New Idaho Murder Details Conflict With Police Statements, Again
The Idaho police have said the four Idaho murder victims were in bed at the time of their November slayings. The coroner also says the victims suffered stab, but not slash wounds.
However, a new report from Ashleigh Banfield of NewsNation conflicts with said details.
Banfield, a longtime reporter of the crime genre, spoke to sources with knowledge of the investigation. The sources say the assailant first appeared on the top floor where he killed Kaylee Goncalves and Madison Mogen.
Ethan Chapin and Xana Kernodle were killed on the second floor afterward. But on the second floor, Chapin met the attacker in the doorway of Kernodle’s room, where he suffered a slash to the neck -- conflicting with the coroner's statement.
Moreover, sources add Kernodle was able to fight back most extensively, grabbing the knife from suspect Bryan Kohberger. She was not in bed either.
Banfield adds Kernodle suffered deep cuts to her fingers as a result.
Banfield's telling of the event does make more sense. It has remained questionable how two roommates could sleep through two stabbings below them, not awake until they were stabbed too.

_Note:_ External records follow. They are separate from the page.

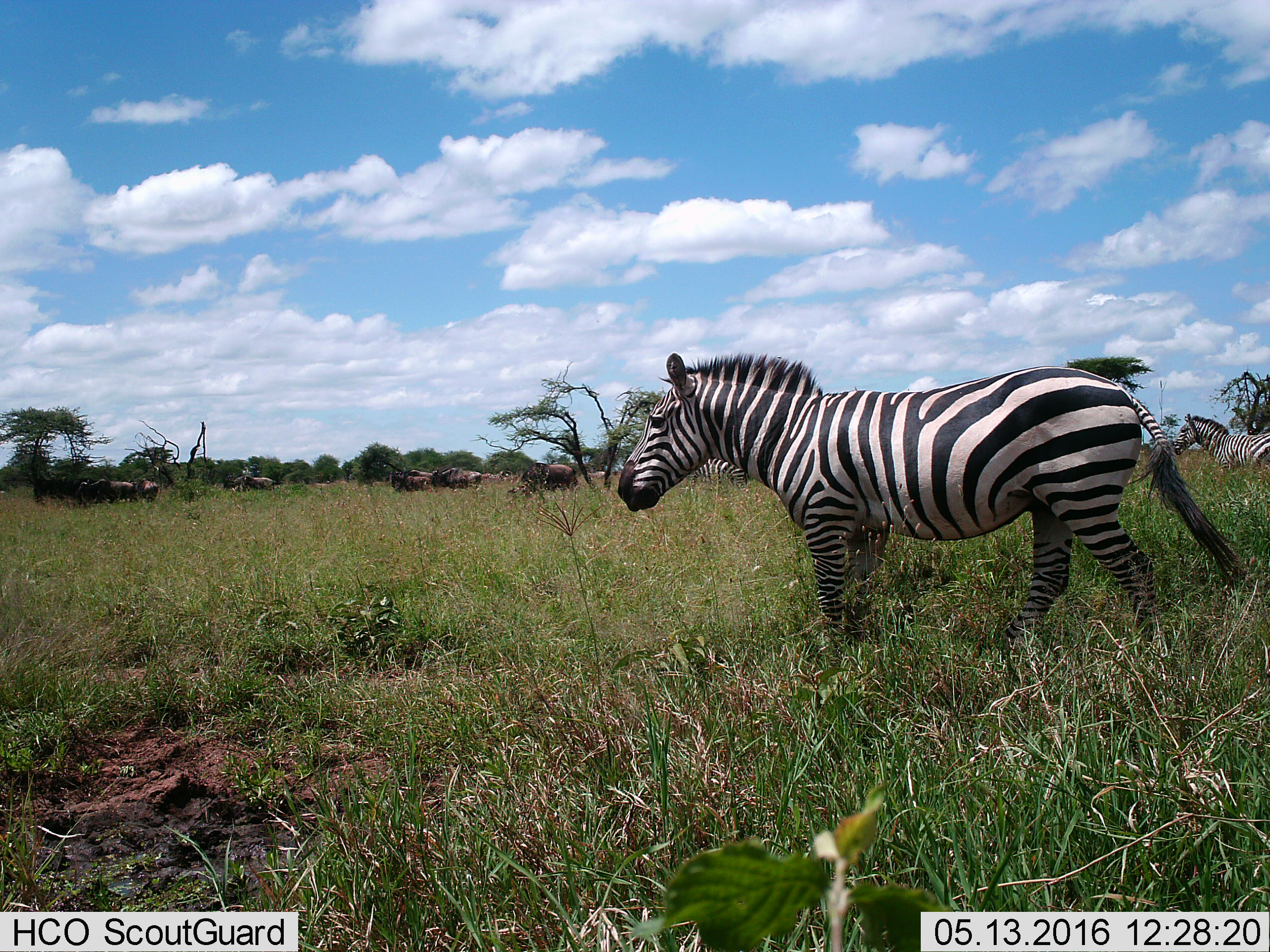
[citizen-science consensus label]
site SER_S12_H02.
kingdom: Animalia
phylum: Chordata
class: Mammalia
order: Artiodactyla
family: Bovidae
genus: Connochaetes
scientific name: Connochaetes taurinus taurinus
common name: blue wildebeest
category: wildebeestblue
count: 10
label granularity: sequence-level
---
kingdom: Animalia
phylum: Chordata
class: Mammalia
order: Perissodactyla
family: Equidae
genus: Equus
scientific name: Equus quagga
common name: plains zebra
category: zebraplains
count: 3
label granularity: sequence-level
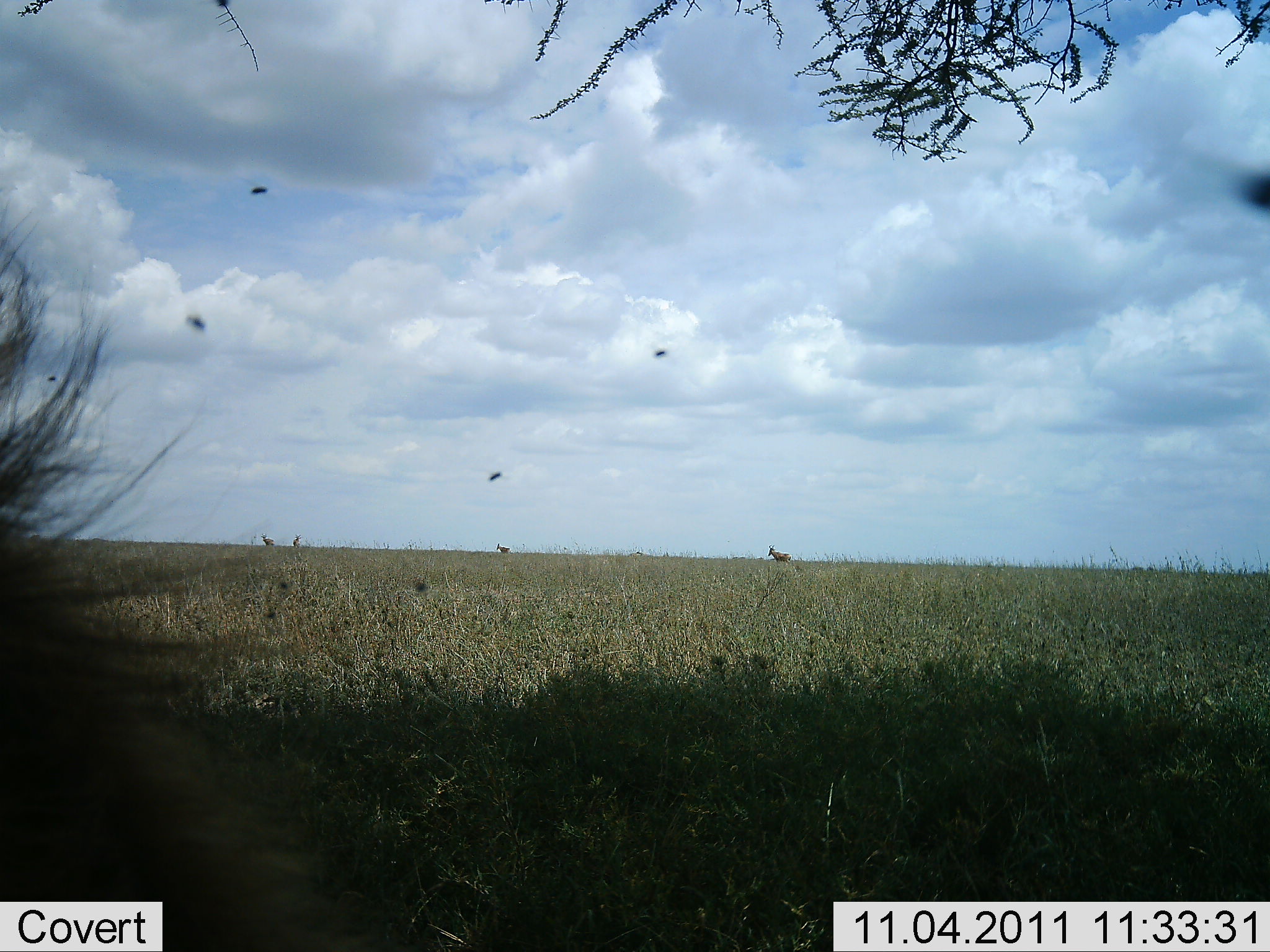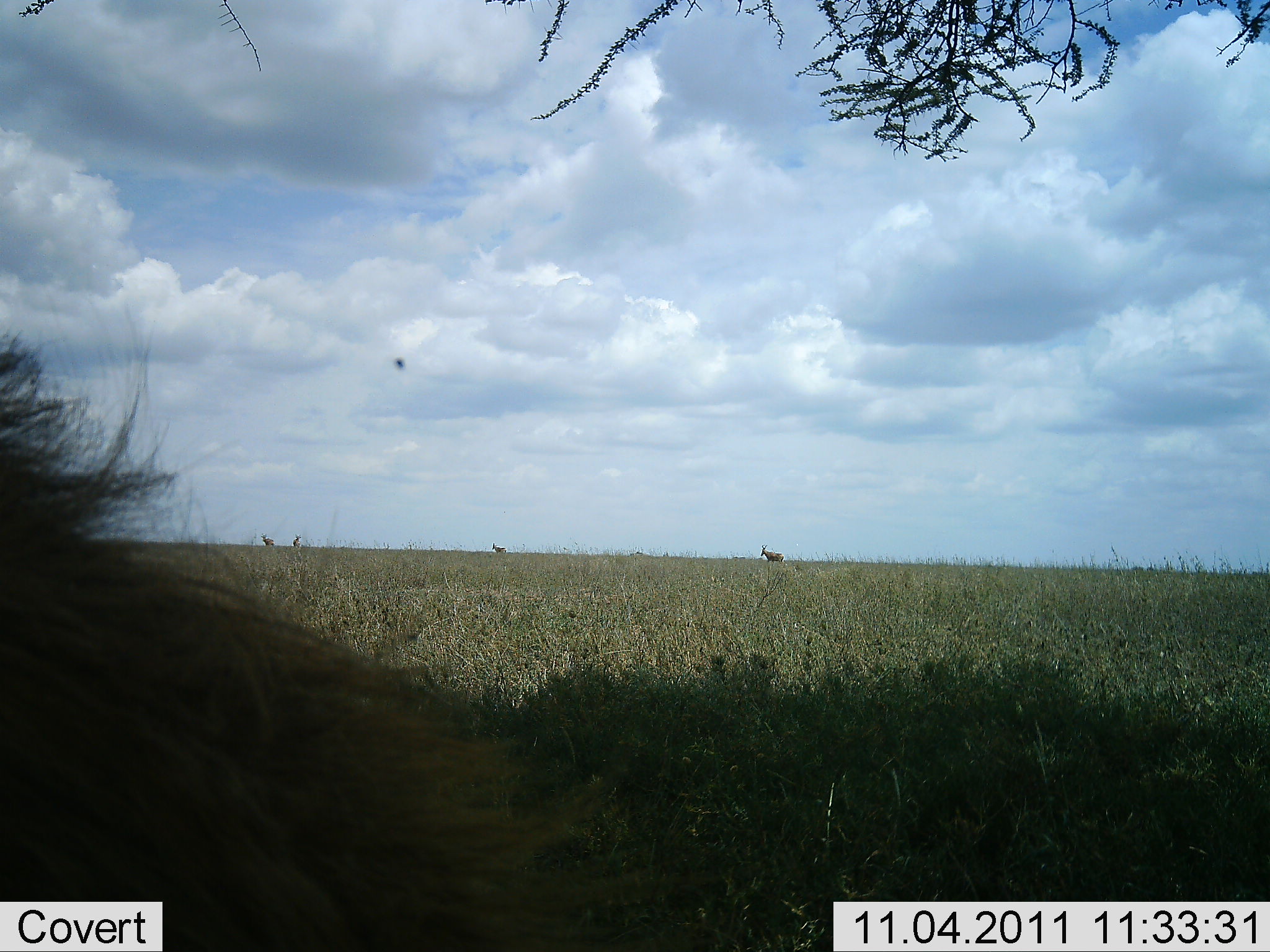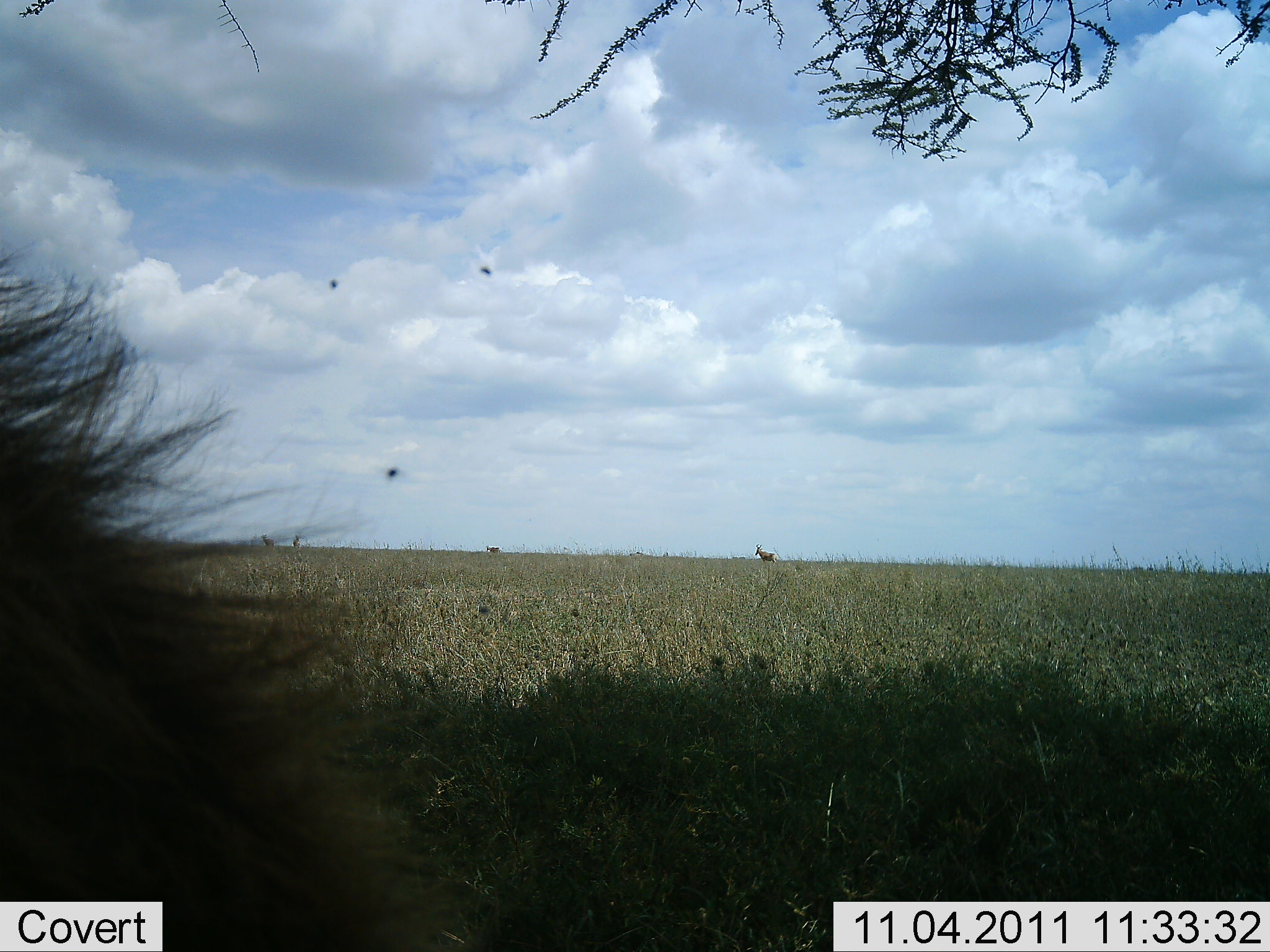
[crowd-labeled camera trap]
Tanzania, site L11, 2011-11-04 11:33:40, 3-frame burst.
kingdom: Animalia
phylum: Chordata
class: Mammalia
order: Artiodactyla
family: Bovidae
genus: Alcelaphus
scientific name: Alcelaphus buselaphus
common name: hartebeest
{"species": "hartebeest (Alcelaphus buselaphus)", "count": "4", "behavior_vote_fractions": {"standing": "25%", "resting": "0%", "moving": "88%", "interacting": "0%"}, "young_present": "0%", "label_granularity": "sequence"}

Likewise, the police had said the two surviving roommates on the bottom of three floors slept through all four murders. But that was not the case.
In January, a judge unsealed the probable cause filing to reveal otherwise. The filing details that one of the surviving housemates awoke at 4 a.m, opened the door and saw a masked man dressed in black inside the home.
The roommate, who we now know to be Dylan Mortensen, was not asleep. Rather, she came face-to-face with the killer. Her description of the man helped lead to the eventual arrest of Kohberger.
For whatever reason, the official details of the massacre have been inaccurate at times, by design or otherwise.